Saved entries:
************

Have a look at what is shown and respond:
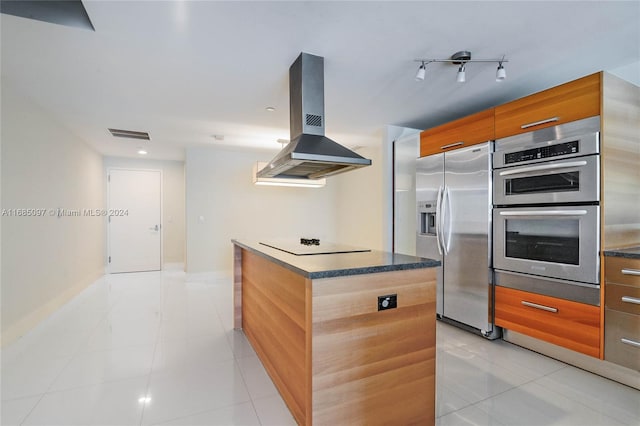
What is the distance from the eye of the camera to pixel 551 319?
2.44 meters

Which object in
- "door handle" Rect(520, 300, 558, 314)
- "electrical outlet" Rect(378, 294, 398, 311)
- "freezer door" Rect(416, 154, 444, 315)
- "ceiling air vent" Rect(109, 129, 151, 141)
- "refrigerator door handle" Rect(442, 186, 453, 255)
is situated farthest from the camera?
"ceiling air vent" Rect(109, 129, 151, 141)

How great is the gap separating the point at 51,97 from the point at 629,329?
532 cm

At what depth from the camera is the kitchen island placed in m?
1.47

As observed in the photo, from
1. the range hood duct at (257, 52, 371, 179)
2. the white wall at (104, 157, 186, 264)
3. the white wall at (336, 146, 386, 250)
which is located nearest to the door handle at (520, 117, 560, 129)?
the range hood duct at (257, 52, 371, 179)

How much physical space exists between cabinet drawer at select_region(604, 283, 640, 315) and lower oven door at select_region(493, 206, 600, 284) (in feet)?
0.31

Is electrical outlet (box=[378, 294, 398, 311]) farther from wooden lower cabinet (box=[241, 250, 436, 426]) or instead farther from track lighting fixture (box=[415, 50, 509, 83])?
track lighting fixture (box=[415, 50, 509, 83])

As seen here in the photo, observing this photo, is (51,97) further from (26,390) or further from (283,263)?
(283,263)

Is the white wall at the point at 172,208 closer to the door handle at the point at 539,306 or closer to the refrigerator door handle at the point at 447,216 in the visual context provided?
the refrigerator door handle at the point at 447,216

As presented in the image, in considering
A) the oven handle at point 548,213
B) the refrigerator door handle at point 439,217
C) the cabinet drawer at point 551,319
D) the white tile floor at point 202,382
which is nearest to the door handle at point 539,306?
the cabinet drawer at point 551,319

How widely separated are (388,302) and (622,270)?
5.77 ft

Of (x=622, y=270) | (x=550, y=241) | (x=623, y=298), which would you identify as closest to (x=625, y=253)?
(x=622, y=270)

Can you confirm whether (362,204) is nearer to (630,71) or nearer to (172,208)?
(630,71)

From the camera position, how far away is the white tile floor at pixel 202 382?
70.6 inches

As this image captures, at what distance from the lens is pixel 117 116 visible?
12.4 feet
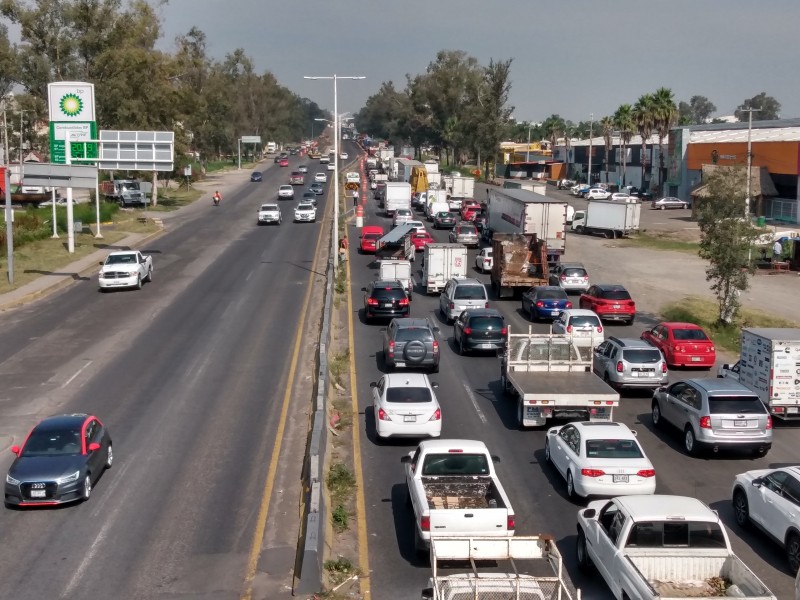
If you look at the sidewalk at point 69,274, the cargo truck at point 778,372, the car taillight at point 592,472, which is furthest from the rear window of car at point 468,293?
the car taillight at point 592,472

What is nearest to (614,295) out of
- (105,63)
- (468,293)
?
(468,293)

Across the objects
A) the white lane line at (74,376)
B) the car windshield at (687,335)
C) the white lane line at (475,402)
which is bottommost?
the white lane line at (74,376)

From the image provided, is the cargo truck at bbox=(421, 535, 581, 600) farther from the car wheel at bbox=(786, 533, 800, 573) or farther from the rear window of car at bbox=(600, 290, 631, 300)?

************

Requirement – Copy the lines of the records word for word, from the line containing "Of (x=622, y=270)" through the end of the records, both included. Leave the pictures out.

Task solution –
Of (x=622, y=270) | (x=550, y=241) | (x=623, y=298), which would you identify as closest to (x=625, y=253)?
(x=622, y=270)

Can you confirm whether (362,204) is nearer to (630,71) or nearer to (172,208)?
(630,71)

From the camera position, how far away is the white tile floor at pixel 202 382?
70.6 inches

As this image captures, at what distance from the lens is pixel 117 116 visible?
12.4 feet
If you look at the sidewalk at point 69,274, the cargo truck at point 778,372, the car taillight at point 592,472, which is furthest from the rear window of car at point 468,293?
the car taillight at point 592,472

What is nearest to (614,295) out of
- (105,63)
- (468,293)
?
(468,293)

Across the objects
A) the white lane line at (74,376)
B) the car windshield at (687,335)
C) the white lane line at (475,402)
which is bottommost?
the white lane line at (74,376)

From the image provided, is the cargo truck at bbox=(421, 535, 581, 600) farther from the car wheel at bbox=(786, 533, 800, 573) or farther from the rear window of car at bbox=(600, 290, 631, 300)?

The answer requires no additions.